One Pan Chicken Gnocchi Recipe 

This creamy chicken gnocchi uses store-bought gnocchi and cooks in one skillet with chicken, vegetables, and sauce. This adaptable dish is ideal for using up most vegetable waste. 


Chicken – 1 teaspoon butter – 2 teaspoons olive oil – 2 (8 ounce) skinless, boneless chicken breast – 1 teaspoon Italian seasoning – salt and freshly ground black pepper to taste Gnocchi – 2 teaspoons butter – 1 pound gnocchi Vegetable – 2 cups bite-sized broccoli floret – 1 zucchini, sliced into thin ribbon – 1 yellow squash, cut into half moon – 1/2 cup quartered mushroom – 1/4 teaspoon Italian seasoning – 2 cloves garlic, minced – 1/4 cup diced red bell pepper Cream Sauce – 2 teaspoons butter – 2 tablespoons minced shallot (about 1 shallot) – 1 cup chicken broth – 3/4 cup half-and-half – 1/4 cup heavy cream – 2 tablespoons all-purpose flour – 1 tablespoon lemon juice, or more to taste

Heat oil and butter in a big skillet on medium. Cut chicken breasts in half horizontally for skinny breasts. Add spices.  


Cook chicken in skillet for 4 minutes until golden brown on both sides. Keep chicken warm on a dish.  

In same skillet, melt butter. Season gnocchi with salt and pepper. Cook 6–7 minutes until gnocchi is golden. Take gnocchi to a bowl.  

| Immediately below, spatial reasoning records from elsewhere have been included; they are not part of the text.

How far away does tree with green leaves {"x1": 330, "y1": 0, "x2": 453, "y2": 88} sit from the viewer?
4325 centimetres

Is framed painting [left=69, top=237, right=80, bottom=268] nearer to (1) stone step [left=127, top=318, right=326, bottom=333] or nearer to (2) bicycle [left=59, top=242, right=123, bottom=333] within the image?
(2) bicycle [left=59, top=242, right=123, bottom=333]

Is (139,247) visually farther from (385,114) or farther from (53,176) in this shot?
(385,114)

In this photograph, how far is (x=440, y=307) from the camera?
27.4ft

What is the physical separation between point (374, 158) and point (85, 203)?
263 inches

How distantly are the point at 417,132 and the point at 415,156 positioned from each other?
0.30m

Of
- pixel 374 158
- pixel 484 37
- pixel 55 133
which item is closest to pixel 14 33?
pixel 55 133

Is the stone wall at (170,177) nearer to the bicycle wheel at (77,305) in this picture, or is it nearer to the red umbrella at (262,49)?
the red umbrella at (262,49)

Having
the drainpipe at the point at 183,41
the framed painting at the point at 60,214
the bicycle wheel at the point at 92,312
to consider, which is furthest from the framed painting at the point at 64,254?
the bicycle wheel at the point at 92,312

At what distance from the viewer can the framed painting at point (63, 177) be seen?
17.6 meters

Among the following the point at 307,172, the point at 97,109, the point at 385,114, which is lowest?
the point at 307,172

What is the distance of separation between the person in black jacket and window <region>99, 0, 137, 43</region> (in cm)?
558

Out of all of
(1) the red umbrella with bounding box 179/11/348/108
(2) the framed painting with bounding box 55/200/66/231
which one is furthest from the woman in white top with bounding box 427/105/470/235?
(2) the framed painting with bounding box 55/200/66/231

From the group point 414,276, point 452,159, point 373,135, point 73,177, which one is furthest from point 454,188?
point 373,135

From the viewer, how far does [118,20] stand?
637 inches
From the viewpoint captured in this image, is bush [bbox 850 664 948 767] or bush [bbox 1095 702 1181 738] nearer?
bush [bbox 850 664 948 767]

Season broccoli, zucchini, squash, mushrooms, and bell pepper with Italian seasoning. Sauté vegetables for 5–7 minutes, depending on thickness, until crisp and tender. 

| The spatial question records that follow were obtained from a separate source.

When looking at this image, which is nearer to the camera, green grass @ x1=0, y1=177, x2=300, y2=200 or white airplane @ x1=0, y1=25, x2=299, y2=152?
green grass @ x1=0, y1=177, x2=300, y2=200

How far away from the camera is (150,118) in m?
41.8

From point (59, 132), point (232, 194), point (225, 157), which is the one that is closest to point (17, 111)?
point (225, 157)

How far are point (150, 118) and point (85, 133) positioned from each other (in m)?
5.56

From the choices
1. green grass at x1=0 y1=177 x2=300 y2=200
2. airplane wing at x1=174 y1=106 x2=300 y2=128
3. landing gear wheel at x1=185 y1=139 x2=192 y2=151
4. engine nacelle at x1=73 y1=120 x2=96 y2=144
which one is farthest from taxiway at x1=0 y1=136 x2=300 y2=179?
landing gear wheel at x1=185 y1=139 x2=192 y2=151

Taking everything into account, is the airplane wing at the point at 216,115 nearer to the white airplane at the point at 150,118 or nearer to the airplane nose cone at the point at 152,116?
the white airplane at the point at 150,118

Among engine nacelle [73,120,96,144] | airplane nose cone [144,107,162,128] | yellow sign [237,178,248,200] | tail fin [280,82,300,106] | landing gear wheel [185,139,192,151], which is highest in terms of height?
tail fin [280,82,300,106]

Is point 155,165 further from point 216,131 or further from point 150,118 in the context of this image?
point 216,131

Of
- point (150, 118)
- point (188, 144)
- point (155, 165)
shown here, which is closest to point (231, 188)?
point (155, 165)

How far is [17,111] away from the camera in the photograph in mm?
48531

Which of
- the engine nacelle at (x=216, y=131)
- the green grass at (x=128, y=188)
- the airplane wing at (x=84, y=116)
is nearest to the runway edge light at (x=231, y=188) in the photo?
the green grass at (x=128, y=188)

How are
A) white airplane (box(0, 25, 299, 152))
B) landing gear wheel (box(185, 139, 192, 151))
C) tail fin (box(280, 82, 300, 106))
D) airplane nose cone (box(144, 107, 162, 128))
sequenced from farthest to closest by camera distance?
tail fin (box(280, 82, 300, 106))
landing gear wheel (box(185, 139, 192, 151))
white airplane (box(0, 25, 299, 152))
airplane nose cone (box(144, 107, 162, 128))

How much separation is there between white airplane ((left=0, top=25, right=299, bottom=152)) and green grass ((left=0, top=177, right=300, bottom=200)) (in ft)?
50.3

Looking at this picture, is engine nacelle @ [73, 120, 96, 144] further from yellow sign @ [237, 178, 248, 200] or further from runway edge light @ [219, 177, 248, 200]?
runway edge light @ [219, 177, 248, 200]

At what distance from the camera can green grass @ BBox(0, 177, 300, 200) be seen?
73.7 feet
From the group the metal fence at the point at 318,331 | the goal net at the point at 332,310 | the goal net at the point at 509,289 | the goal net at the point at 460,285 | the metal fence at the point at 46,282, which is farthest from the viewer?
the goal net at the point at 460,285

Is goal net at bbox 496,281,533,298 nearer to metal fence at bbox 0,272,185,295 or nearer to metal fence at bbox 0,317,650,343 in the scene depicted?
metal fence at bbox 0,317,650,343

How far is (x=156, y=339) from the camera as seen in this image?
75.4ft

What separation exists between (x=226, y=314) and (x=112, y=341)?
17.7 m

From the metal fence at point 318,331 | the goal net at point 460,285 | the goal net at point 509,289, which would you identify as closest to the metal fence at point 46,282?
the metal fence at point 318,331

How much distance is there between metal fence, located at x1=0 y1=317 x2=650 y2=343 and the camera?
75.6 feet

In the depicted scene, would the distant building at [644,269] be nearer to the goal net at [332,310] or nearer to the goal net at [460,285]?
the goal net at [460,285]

Add minced garlic in the last 45 seconds and sauté until fragrant. Transfer vegetables to gnocchi bowl. In same skillet, melt 2 tablespoons butter and sauté shallot for 3 minutes until mellow and aromatic.  

Add chicken broth, half-and-half, and heavy cream. Cook flour until thickened, about 3 minutes, whisking to avoid lumps. Add lemon juice to taste.  

Add cooked chicken to gnocchi, veggies, and cream sauce.